#### Goal 1:
In the records placed after the forum thread below, update every occurrence of "white onesie collar" to "white onesie neckline", leaving all else unchanged, and give the records again without the pictures.

#### Passage to read:

────────────────────

# If you thought OVH support was bad before...



## raindog308 (Apr 10, 2014)

http://www.foxbusiness.com/personal-finance/2014/04/10/french-tech-workers-no-e-mails-after-6/?cmpid=edpick&google_editors_picks=true

:lol:

Joking of course...I'm sure that off-hours (or heck, on-hours) they send tickets to the third world.


----------



## texteditor (Apr 10, 2014)

I generally never expect a reply in under 24 hours when it comes to OVH or WSI, but that the level of support i deserve for a $15/m dedi


----------



## splitice (Apr 11, 2014)

Dont worry @texteditor its the same no matter how much you pay at OVH.


----------



## peterw (Apr 11, 2014)

Shit I am working in the wrong country



> French workers already have a 35-hour work week,
> five vacation weeks a year, and now,
> some aren’t allowed to be contacted by their employer after 6:00pm.


----------



## S4S-UK (Apr 11, 2014)

Now that is interesting


----------



## rmlhhd (Apr 11, 2014)

Interesting...


----------



## switsys (Apr 11, 2014)

Servaman said:


> Interesting...



Sure, interesting...


----------



## MannDude (Apr 11, 2014)

peterw said:


> Shit I am working in the wrong country


But then you'd be... French.

────────────────────

#### Data listing:
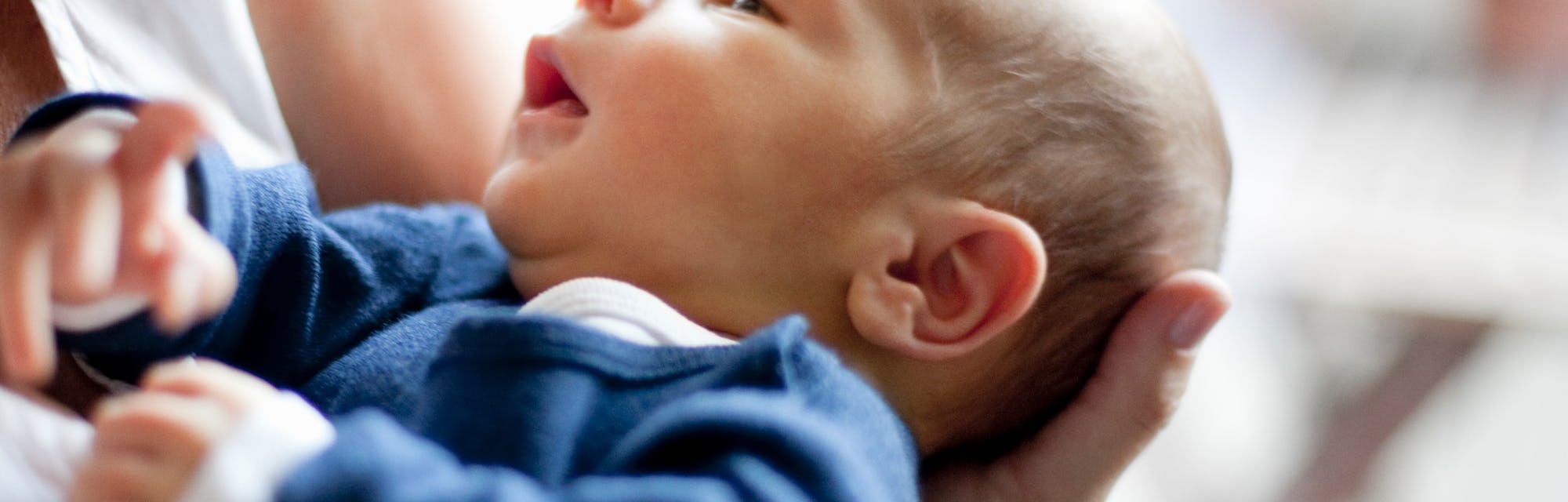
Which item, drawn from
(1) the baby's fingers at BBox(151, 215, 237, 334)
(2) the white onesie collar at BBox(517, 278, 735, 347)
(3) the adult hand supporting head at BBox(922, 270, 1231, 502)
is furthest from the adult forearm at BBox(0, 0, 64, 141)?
(3) the adult hand supporting head at BBox(922, 270, 1231, 502)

────────────────────

#### Goal 2:
Repeat the forum thread on OVH support word for word, taking everything from "## texteditor (Apr" down to "splitice (Apr 11, 2014)".

#### Problem solution 1:
Which item, drawn from
(1) the baby's fingers at BBox(151, 215, 237, 334)
(2) the white onesie neckline at BBox(517, 278, 735, 347)
(3) the adult hand supporting head at BBox(922, 270, 1231, 502)
is furthest from the adult forearm at BBox(0, 0, 64, 141)?
(3) the adult hand supporting head at BBox(922, 270, 1231, 502)

#### Problem solution 2:
## texteditor (Apr 10, 2014)

I generally never expect a reply in under 24 hours when it comes to OVH or WSI, but that the level of support i deserve for a $15/m dedi


----------



## splitice (Apr 11, 2014)